-- BEGIN Reading passage --

Press Release – Maryland Dept. of Natural ResourcesCitizens interested in becoming curators to the Old Bohemia house in Cecil County or the Stephenson property in Harford County are invited to join the Maryland Department of Natural Resources (DNR) for one of its open houses. The estates are available for restoration under the Department’s Resident-Curatorship Program, which matches up historic properties with people interested in restoring, maintaining and periodically sharing them with the public in return for the right to lifetime tenancy.
“This program is great because it helps preserve these beautiful, historic landmarks, while allowing the curators to reap the rewards of their hard work by living in and enjoying the property,” said Emily Burrows, manager of cultural resources and curatorships for DNR.
The Old Bohemia Tenant House open houses will be held from 10 a.m. to 2 p.m. on September 30 and October 27 at 300 Church Rd in Warwick.
Located on the grounds of the Old Bohemia Wildlife Management Area in Cecil County, the Old Bohemia Tenant House was built c. 1840 as a dwelling for tenant farmers who worked the adjacent farmland. The house, along with St. Francis Xavier Church and Rectory, were part of the much larger Old Bohemia plantation (established around 1704) that eventually consisted of a saw mill, wharf, blacksmith shop and brick kiln, among other buildings and points of interest. Currently surrounded by agricultural fields, the house has many early period elements such as early woodwork and flooring. The original brick kitchen floor is also intact beneath more contemporary wooden floorboards. Although not finalized, the area of the curatorship lease is a little larger than an acre.
The James Stephenson House open houses will be held from 10 a.m. to 2 p.m. on September 29 and November 3 at 737 Craigs Corner Rd in Havre de Grace.

-- END Reading passage --
-- BEGIN Given data --

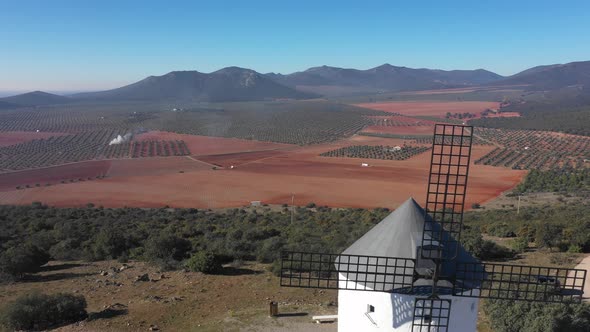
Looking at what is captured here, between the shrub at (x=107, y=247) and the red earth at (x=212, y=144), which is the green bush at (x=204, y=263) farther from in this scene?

-- END Given data --

Task list:
#1 According to the press release, around what year was the Old Bohemia Tenant House built?
#2 Duplicate the part of the press release starting with "Located on the" and going on through "than an acre.".
#3 List every date the press release gives for an open house.

List of solutions:
#1 Around 1840

#2
Located on the grounds of the Old Bohemia Wildlife Management Area in Cecil County, the Old Bohemia Tenant House was built c. 1840 as a dwelling for tenant farmers who worked the adjacent farmland. The house, along with St. Francis Xavier Church and Rectory, were part of the much larger Old Bohemia plantation (established around 1704) that eventually consisted of a saw mill, wharf, blacksmith shop and brick kiln, among other buildings and points of interest. Currently surrounded by agricultural fields, the house has many early period elements such as early woodwork and flooring. The original brick kitchen floor is also intact beneath more contemporary wooden floorboards. Although not finalized, the area of the curatorship lease is a little larger than an acre.

#3 September 30, October 27, September 29, November 3